* [Qué hacer]
• a. Vuelve a escribir el fragmento entre "Lunes, 21 de" y "catarata de ediciones.", ambos incluidos.
• b. Nombra todos los oficios que el titular del fragmento le atribuye a Arnaldo Calveyra.

* [Fragmento del texto]
┄┄┄┄┄┄┄┄┄┄┄┄┄┄┄┄┄┄┄┄
Lunes, 21 de noviembre de 2011 | Hoy
LITERATURA › ARNALDO CALVEYRA, POETA, NOVELISTA, CUENTISTA Y DRAMATURGO
El notable escritor argentino radicado en París acaba de publicar El caballo blanco de Mozart, un libro de ensayos que también puede funcionar como un tratado de variaciones sobre la luz, el agua y la palabra. El 2012 promete para él una catarata de ediciones.
Por Silvina Friera
En la calma de un minúsculo ambiente, aislado de los ruidos de la calle Maipú al 800, un hombre extiende la mano izquierda al aire que lo separa de su interlocutora. Parece que intenta conjurar un temblor mudo atascado en su garganta. Quizá tantea un miedo cercano, lo empuja poco a poco, dándolo vueltas del derecho y del revés, mientras gira esa mano muy despacio. En los segundos que dura ese movimiento, ese gesto difuso, se adivinan las tormentas que embarran el lenguaje. Arnaldo Calveyra supo desde el comienzo que necesitó escribir en la calma de una pieza. En la pieza de Mansilla, el pueblo de Entre Ríos donde nació en 1929; en la pieza de Villa Elisa (La Plata), donde estudió y vivió un tiempo; o en la pieza de París, ciudad en la que reside desde 1960. También supo tempranamente que la búsqueda de la página escrita –aprendizaje y anhelo de largo aliento, según apunta en uno de los ensayos de El caballo blanco de Mozart (La Bestia Equilátera)– es como “buscar un alfabeto, o encontrar la posición de una palabra en la frase”. La mano del poeta que fue descubriendo que hablara de lo que hablara, escribiera lo que escribiera, su tema no era otro que el silencio, reposa otra vez sobre la mesa. Apenas se desliza sobre la madera para pulir el terreno de un relato. “Tuve un Abecé”, dice. “¿Cómo se llama lo que tuve?”, se pregunta, sorprendido en voz alta por la extraña trama que está tejiendo al contar un percance que, por obra y gracia de una especie de “homofonía disléxica”, se asemeja al abecedario. “Un ACV”, se corrige a los pocos segundos. De ese accidente cerebro vascular que tuvo hace dos años –dirá después– le quedó una secuela. “Por suerte fue leve y no tocó los recuerdos; pero mi letra a mano ya no es la misma: cambió”, aclara Calveyra en la entrevista con Página/12.
┄┄┄┄┄┄┄┄┄┄┄┄┄┄┄┄┄┄┄┄
* [Filas disponibles]
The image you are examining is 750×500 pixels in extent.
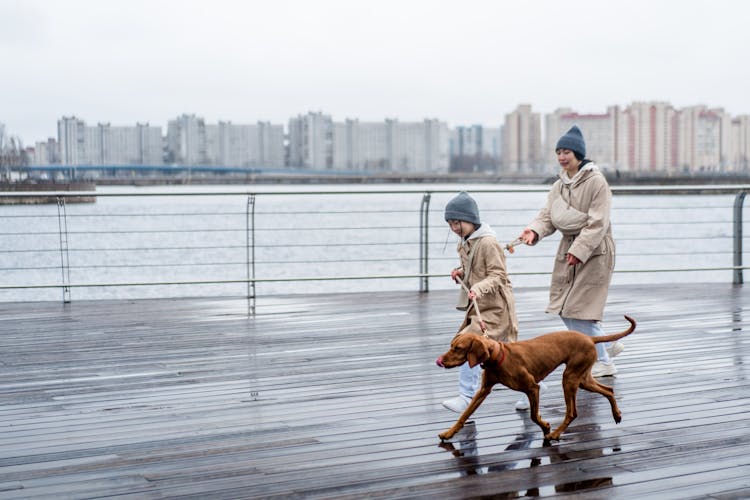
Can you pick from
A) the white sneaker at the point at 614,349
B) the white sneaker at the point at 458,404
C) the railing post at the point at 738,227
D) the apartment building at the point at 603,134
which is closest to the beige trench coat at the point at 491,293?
the white sneaker at the point at 458,404

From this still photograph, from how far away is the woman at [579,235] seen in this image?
16.5ft

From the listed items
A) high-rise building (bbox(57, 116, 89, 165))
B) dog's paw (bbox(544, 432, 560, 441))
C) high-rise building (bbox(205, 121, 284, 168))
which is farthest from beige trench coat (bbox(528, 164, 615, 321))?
high-rise building (bbox(205, 121, 284, 168))

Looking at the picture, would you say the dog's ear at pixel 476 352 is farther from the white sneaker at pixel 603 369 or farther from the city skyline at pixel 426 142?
the city skyline at pixel 426 142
┄┄┄┄┄┄┄┄┄┄┄┄┄┄┄┄┄┄┄┄
* [Resultados por tarea]
• a.
Lunes, 21 de noviembre de 2011 | Hoy
LITERATURA › ARNALDO CALVEYRA, POETA, NOVELISTA, CUENTISTA Y DRAMATURGO
El notable escritor argentino radicado en París acaba de publicar El caballo blanco de Mozart, un libro de ensayos que también puede funcionar como un tratado de variaciones sobre la luz, el agua y la palabra. El 2012 promete para él una catarata de ediciones.

• b. Poeta, novelista, cuentista y dramaturgo.